Zambezi Kiwi

Living in Zimbabwe

Why Trump could happen here

November 14, 2016

I remember my dad telling me a story just after New Zealand was debating the legalisation of same-sex marriage. The meter reader had visited, and as soon as he jumped out of his van he looked at my dad and said, “What do you think about this same-sex marriage stuff? It’s crazy isn’t it”? He wasn’t a religious bloke as it happened, and he didn’t know my dad. He just said it because he thought he saw another ordinary bloke in front of him who might understand.

What my dad said next has echoed in my ears like a prophecy this year. It whispered as I watched several right wing parties rise to positions of unforeseen strength across Europe. It echoed louder as Britons defied the establishment and voted to leave the European Union. It became a shout on Wednesday night when Americans defied the world and voted Donald Trump in as their president.

What Dad said to me back in 2013 was that ordinary people were shocked at what was going on in our country. And I think he was onto something.

Brexit and Trump (along with Europe’s right-wing rise), tap into that shock, and it is simmering away in New Zealand too.

Mostly, the shock boils down to the death of free speech.

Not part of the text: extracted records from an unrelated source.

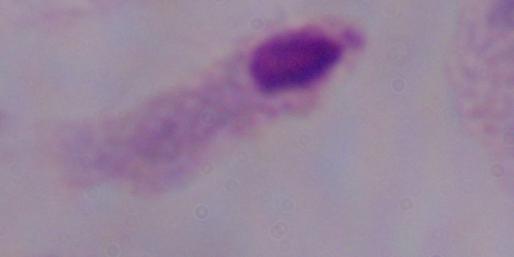

identification = trichomonad
magnification = 1000x
modality = photomicrograph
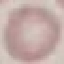
result = negative for malaria parasites
image type = automatically extracted cell patch, resized to 64 × 64 pixels
capture = smartphone camera at the microscope eyepiece
stain = Giemsa
preparation = thin blood smear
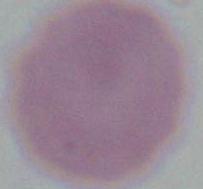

There are an increasing number of things, as an ordinary citizen, that you simply are not allowed to say – and the “banned comments” list is filled with arguments for maintaining the values and principles that have underpinned Western civilisation for centuries and lifted it to the heights of wealth we now enjoy. As soon as you open your mouth to utter them you are shut down with a label, and dismissed as stupid. Take immigration, for example. Across the West you can’t say that you’re worried about immigration’s impact on your nation, because that makes you racist. And so, before a factual debate can even start (for example, on how humanitarian immigration actually damages the countries immigrants leave), the conversation is shut down. It was obvious with Brexit supporters, who were “xenophobic” instead of “citizens with concerns over immigration”. It was obvious in the US election whenever Trump spoke about the issue, because we only heard about his latest “racist attack” instead of his “speech about immigration” (although there were genuine racist attacks on his part, mingled with speeches about immigration). It is the same with same-sex marriage, affirmative action, and religious freedom.

Even the New Zealand media has been sucked in. One radio commentator kept announcing with great excitement on Wednesday that “the little folk have put their pitch forks in their trucks and gone out to vote” in America. How arrogant, I thought. The facts show almost one in three Latinos voted for the guy. More African Americans voted for him than they did the previous Republican nominee. As for the college educated masses who were going to abandon Trump en mass…well, they didn’t. Little people? Pitch forks? Trucks? Do I think these people like Trump and want him to be President? In large part, no. Polls comparing how much people like him and whether they will vote for him hint at that. Do I think they are angry enough at decades of being ignored, told what to think, and belittled for their beliefs to vote for a bigger bully than the ones currently running the playground? Absolutely. And that same sentiment swirls through New Zealand’s silent majority – the conservative Maori, religious Islanders and white folk who were labelled, insulted and shut down during debates over issues like same-sex marriage or smacking laws. Over and over again these people are forced to swallow the diet of “equality” while their rights are run over rough-shod. And when they try to point out that some people are “more equal” than others, they simply get laughed off the stage.

The problem, overseas and in New Zealand, is that the media and politicians are so out of touch that they don’t realise those who are “less equal” still make up the majority of the population. They couldn’t possibly know, because it has been so long since those people have had a real chance to speak up and show they exist.

So could the same think happen in New Zealand? Absolutely.

We just haven’t had the right candidate or issue come along yet.